So many and so deep are Africa's problems that any initiative to help the poverty-stricken continent is welcome. But the Group of Eight's cancelling of 18 nations' debt obligations will be counted a success only if it furnishes a tangible benefit for the African people. Past billion-dollar aid and debt-relief packages - and even the money that is now being written off - have built far too few schools and hospitals. Instead, they have expanded the palaces and Swiss bank accounts of Africa's many dictators and despots. This latest contribution will be measured by its influence in charting a new course for the troubled continent.
Some thought was clearly given to this as negotiations around the G8 table wound towards a compromise. The initial debt cancellation will apply to countries, most in sub-Saharan Africa, which have met minimum standards of governance, as decreed by the 1996 World Bank's Heavily Indebted Poor Country Initiative. It will be granted on condition that the savings are used for health, hospitals, schools, teachers and infrastructure. Further countries will become eligible for the exercise once they have also completed the World Bank programme.
Additionally, the G8 has decreed that further aid will be tied more closely to good governance, transparency and economic development. This represents a warning, and a challenge, to the likes of Nigeria, which has been excluded from the debt forgiveness. The Nigerians, and others like them, will be out of the picture until they do more to fight corruption and use their economic wealth more wisely.
The trick for the G8 will be to enforce these edicts, so that help reaches the people of Africa. Similar dictates have been tried and have failed in the past. Despite the best will in the world, and the oversight of the World Bank and the International Monetary Fund, the siphoning has continued.
If there is hope that matters will be different this time, it lies, in large part, in the figure of the new World Bank president, Paul Wolfowitz. He has arrived there with a determination, transferred from his time in the Bush Administration, that democracy and human rights will not be the preserve of people in rich states.
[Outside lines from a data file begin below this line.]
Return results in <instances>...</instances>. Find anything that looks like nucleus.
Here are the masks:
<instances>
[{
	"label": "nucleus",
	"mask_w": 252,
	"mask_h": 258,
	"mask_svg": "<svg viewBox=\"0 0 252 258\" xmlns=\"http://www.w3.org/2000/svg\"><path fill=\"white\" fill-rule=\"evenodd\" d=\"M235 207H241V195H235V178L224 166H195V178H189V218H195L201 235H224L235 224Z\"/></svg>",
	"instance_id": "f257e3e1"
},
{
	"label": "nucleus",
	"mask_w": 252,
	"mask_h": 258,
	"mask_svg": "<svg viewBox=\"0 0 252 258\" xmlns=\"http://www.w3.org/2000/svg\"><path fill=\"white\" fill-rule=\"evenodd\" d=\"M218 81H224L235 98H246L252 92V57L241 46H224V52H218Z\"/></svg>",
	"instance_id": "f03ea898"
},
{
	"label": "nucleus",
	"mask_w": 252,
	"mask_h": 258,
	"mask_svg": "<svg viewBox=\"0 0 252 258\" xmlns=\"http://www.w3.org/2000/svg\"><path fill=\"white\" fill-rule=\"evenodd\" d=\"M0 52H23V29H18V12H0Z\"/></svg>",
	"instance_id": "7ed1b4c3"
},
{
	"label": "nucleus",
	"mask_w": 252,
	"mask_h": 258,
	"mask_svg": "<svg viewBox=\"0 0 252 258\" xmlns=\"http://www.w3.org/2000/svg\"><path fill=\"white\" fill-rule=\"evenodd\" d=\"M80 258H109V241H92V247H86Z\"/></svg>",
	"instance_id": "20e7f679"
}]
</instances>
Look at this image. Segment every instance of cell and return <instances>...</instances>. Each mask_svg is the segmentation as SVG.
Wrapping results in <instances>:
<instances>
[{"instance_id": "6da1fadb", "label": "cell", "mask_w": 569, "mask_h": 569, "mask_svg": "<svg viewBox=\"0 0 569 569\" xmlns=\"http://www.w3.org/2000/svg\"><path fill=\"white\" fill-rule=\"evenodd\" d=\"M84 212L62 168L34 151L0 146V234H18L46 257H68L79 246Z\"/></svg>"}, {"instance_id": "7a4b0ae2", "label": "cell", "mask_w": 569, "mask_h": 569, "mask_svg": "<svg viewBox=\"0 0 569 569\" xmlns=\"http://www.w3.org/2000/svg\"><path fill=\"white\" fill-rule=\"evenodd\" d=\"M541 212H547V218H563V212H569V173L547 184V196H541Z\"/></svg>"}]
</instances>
The debt-relief package must also act as a lever that encourages the tackling of the fundamental causes of Africa's woes. Corruption, often aided and abetted during the Cold War, is far from the only reason that loans - the nurturer of economic growth in the West - have been frittered away. Most African countries' economies remain dependent on commodities, which make debt burdens intolerable when they go into cyclical decline. Worst of all, their trading capacity has been hobbled by subsidies and other methods of protection that remain widespread throughout the very nations now distributing this debt largesse.
Popular sentiment in these nations has been the main driver of this package. The notion, initially at least, was not promoted by international bankers or Governments. They arrived late on the scene, propelled by varied motives. This initiative reflects, to a large degree, a greater public interest in Africa's problems, and a greater understanding of the vicious cycle of poverty and indebtedness.
At least in this respect, Sir Bob Geldof and others of his ilk deserve a vote of thanks. Now, the sentiments they have aroused must focus on achieving greater trade equality, so that Africa can harness its export potential. And on ensuring that this package is, indeed, the harbinger of democracy and human rights.
Charity is not what Africa needs. Previous aid has, arguably, caused as much harm as good. This debt-relief package and future aid must go hand in hand with better governance and trade equity. If not, Africa will be no further ahead - and there will be more and more aid concerts.